◆ Task goal ◆
Starting at the line with "Aces High 15 Cazas Franceses (Vista 1)" and ending at the line with "La verdadera razón", print exactly the lines of the entries below. Pictures do not belong in the copy.

◆ Data records ◆
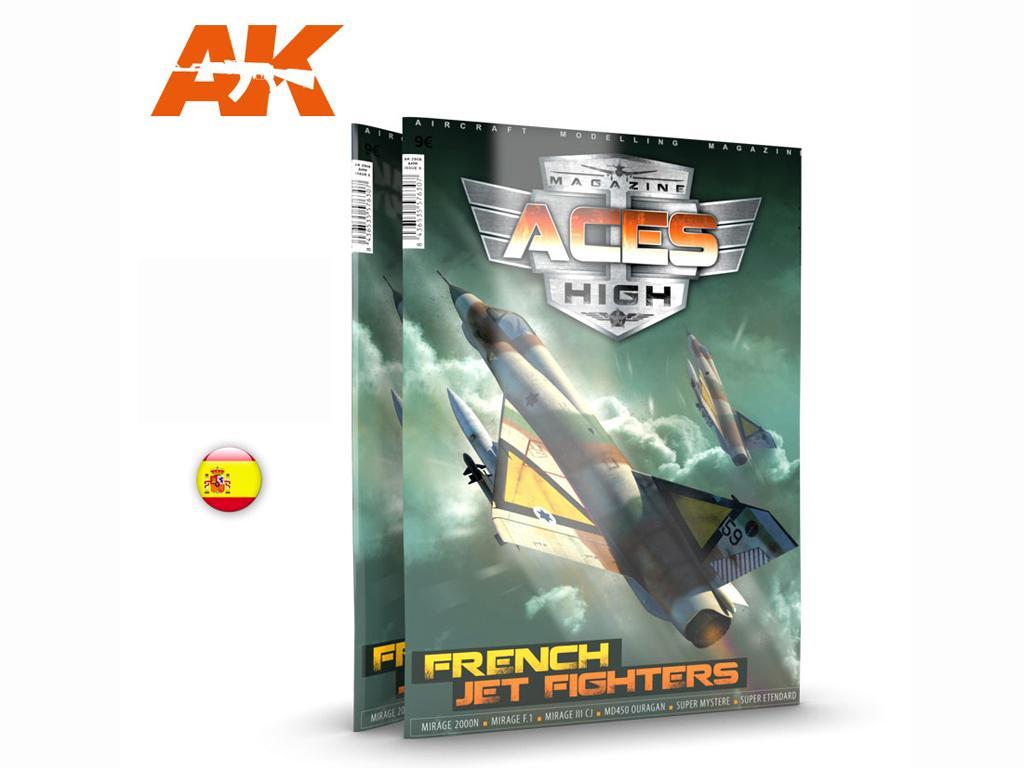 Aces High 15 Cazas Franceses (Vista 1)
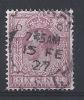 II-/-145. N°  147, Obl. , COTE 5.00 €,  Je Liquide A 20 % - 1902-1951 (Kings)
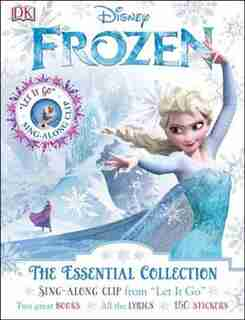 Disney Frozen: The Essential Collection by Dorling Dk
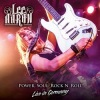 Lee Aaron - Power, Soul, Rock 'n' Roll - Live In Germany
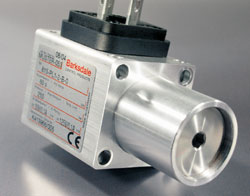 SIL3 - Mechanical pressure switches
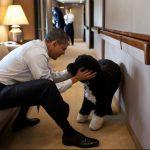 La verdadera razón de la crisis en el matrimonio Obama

...

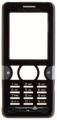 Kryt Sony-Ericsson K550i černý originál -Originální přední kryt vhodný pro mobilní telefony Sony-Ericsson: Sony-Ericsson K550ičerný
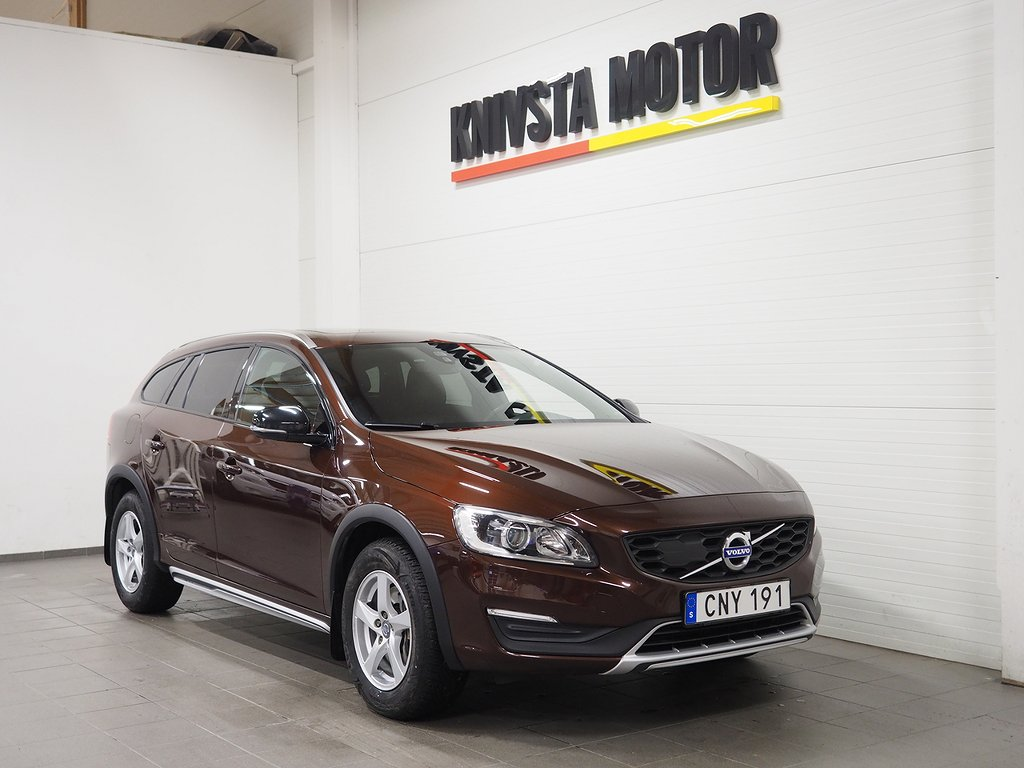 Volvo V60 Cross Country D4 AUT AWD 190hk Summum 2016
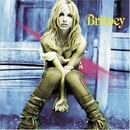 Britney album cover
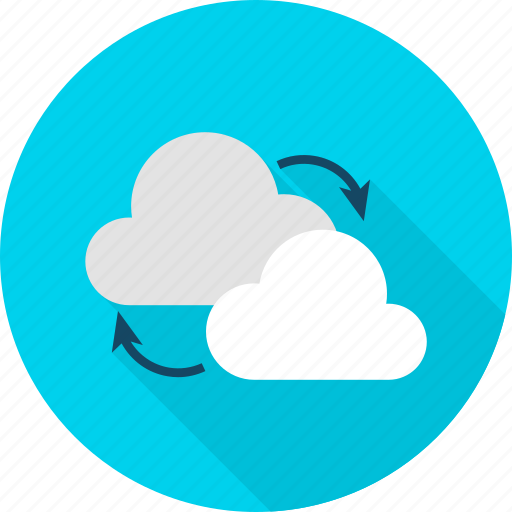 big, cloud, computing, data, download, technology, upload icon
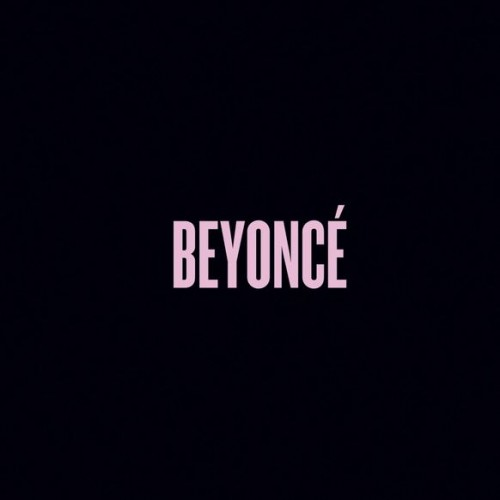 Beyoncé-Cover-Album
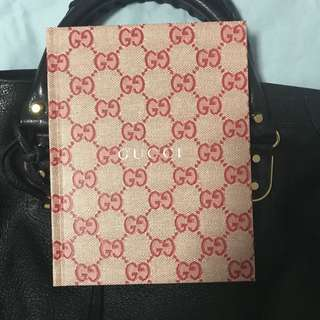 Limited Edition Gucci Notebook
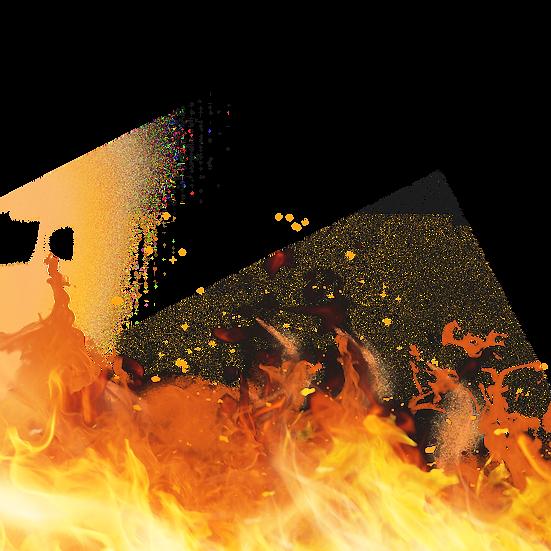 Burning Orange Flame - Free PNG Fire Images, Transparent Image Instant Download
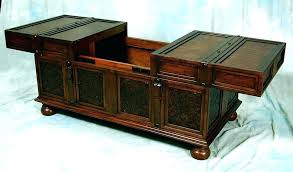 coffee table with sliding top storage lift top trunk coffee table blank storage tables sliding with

...

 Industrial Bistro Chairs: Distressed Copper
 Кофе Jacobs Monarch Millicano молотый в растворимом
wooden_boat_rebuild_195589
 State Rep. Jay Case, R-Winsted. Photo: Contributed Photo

◆ Answer to the problem ◆
 Aces High 15 Cazas Franceses (Vista 1)
 II-/-145. N°  147, Obl. , COTE 5.00 €,  Je Liquide A 20 % - 1902-1951 (Kings)
 Disney Frozen: The Essential Collection by Dorling Dk
 Lee Aaron - Power, Soul, Rock 'n' Roll - Live In Germany
 SIL3 - Mechanical pressure switches
 La verdadera razón de la crisis en el matrimonio Obama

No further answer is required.